Too late chum, you just have.

Best to keep in line with the thread title hey?


----------



## Varick (Apr 30, 2014)

And by dropping those 2 horrific bombs, we saved at least Tens, but more likely probably Hundreds of thousands more lives on both sides, by ending the war. Indeed, "Things Worth Remembering."

V


----------



## DaveM (Jun 29, 2015)

Boludo said:


> 3 years later USA killed about 150,000 civilians in Hiroshima and Nagasaki starting a trend of slaughter in Asia which continues to this day.


How to derail a thread.


----------



## KenOC (Mar 7, 2011)

Today, in 1815, Mt. Tambora in Indonesia erupted explosively, causing widespread devastation and an ash plume that plunged much of Southeast Asia into darkness. The explosion was heard over a thousand miles away, where it was mistaken for cannon fire.

Worth remembering: Never stand too close to an exploding volcano.


----------



## Boludo (Apr 4, 2019)

On this day in 1972 seventy nations, including the United States and the Soviet Union, signed an agreement banning biological warfare.

Pity for the 3 million Vietnamese and US veterans that chemical weapons weren't banned too.


----------



## Boludo (Apr 4, 2019)

On this day in 1981 Bobby Sands was elected as MP to Westminster. He passed on within a month.


----------



## Boludo (Apr 4, 2019)

DaveM said:


> How to derail a thread.


Well you don't have to remember them if you don't want to.


----------



## eugeneonagain (May 14, 2017)

On this day in 1985 I drank a cup of PG Tips Tea. Fast forward to now and I'm also drinking a cup of tea, but a different brand! 

What are the chances of that?


----------



## Larkenfield (Jun 5, 2017)

KenOC said:


> *Dick Cole, the last veteran of a World War Two bombing raid on Japan in retaliation for the attack on Pearl Harbor, has died. He was 103 years old.*The famed Doolittle raid was named for then Lt Col Jimmy Doolittle, who led the first US strikes against Japan during the war in 1942. Retired Lt Cole was Lt Col Doolittle's co-pilot in the lead plane.
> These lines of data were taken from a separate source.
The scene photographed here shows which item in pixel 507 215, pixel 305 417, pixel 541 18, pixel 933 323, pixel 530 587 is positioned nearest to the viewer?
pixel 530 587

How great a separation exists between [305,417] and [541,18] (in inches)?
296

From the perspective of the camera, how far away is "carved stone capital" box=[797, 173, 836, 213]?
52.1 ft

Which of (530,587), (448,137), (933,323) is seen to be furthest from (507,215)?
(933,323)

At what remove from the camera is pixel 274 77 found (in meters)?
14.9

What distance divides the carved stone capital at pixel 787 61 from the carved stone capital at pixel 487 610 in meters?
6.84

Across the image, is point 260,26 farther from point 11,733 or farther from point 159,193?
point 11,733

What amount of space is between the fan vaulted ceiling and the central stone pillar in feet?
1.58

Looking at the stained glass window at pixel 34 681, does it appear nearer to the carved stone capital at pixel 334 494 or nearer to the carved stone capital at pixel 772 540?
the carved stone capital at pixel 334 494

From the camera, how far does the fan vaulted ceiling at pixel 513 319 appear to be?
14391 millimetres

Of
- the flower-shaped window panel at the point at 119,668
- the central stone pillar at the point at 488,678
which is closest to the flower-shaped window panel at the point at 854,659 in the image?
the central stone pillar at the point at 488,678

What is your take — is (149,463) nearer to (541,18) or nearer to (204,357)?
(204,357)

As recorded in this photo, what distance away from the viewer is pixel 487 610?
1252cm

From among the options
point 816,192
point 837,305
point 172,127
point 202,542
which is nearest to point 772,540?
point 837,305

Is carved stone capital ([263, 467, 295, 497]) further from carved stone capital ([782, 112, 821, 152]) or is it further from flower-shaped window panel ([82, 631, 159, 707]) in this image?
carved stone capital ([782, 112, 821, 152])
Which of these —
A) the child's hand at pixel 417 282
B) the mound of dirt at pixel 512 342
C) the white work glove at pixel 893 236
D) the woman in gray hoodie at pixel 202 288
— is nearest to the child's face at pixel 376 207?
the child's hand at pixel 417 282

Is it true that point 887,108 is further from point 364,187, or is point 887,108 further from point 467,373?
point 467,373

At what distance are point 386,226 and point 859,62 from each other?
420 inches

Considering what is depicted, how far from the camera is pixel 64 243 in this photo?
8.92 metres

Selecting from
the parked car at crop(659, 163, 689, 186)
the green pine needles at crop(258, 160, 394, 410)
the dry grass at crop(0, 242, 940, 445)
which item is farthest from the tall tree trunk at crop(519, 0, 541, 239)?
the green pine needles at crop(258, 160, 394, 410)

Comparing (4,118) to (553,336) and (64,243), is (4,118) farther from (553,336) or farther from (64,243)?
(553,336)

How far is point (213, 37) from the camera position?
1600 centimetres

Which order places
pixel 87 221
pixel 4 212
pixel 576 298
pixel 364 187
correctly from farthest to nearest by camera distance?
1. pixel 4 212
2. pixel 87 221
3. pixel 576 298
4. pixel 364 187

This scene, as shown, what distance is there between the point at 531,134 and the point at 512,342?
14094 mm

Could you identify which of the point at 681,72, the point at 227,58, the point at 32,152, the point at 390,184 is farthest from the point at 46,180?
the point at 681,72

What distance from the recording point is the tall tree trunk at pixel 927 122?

The raid, which included 16 B-25 bombers and 80 crew members, helped boost morale after Pearl Harbor.​
> https://www.bbc.com/news/world-us-canada-47875466


The Doolittle raid was a big event during the War because the Japanese were having one success after another and the Americans weren't at the time. Japan was shocked and deeply embarrassed that they had been bombed. They decided to expand the protective perimeter around their country and Doolittle was a hero. Few thought that such large-scale bombers could takeoff from an aircraft carrier, but Doolittle showed that it was possible. It's one of the great stories of the War and so was the victory of the U.S. Navy at Midway after the U.S had learned how to decipher the Japanese military code and Japan had tried to set a trap for the Americans. It was the first naval defeat that Japan had suffered in 300 years. Both events did wonders for US morale.


----------



## DaveM (Jun 29, 2015)

Boludo said:


> Well you don't have to remember them if you don't want to.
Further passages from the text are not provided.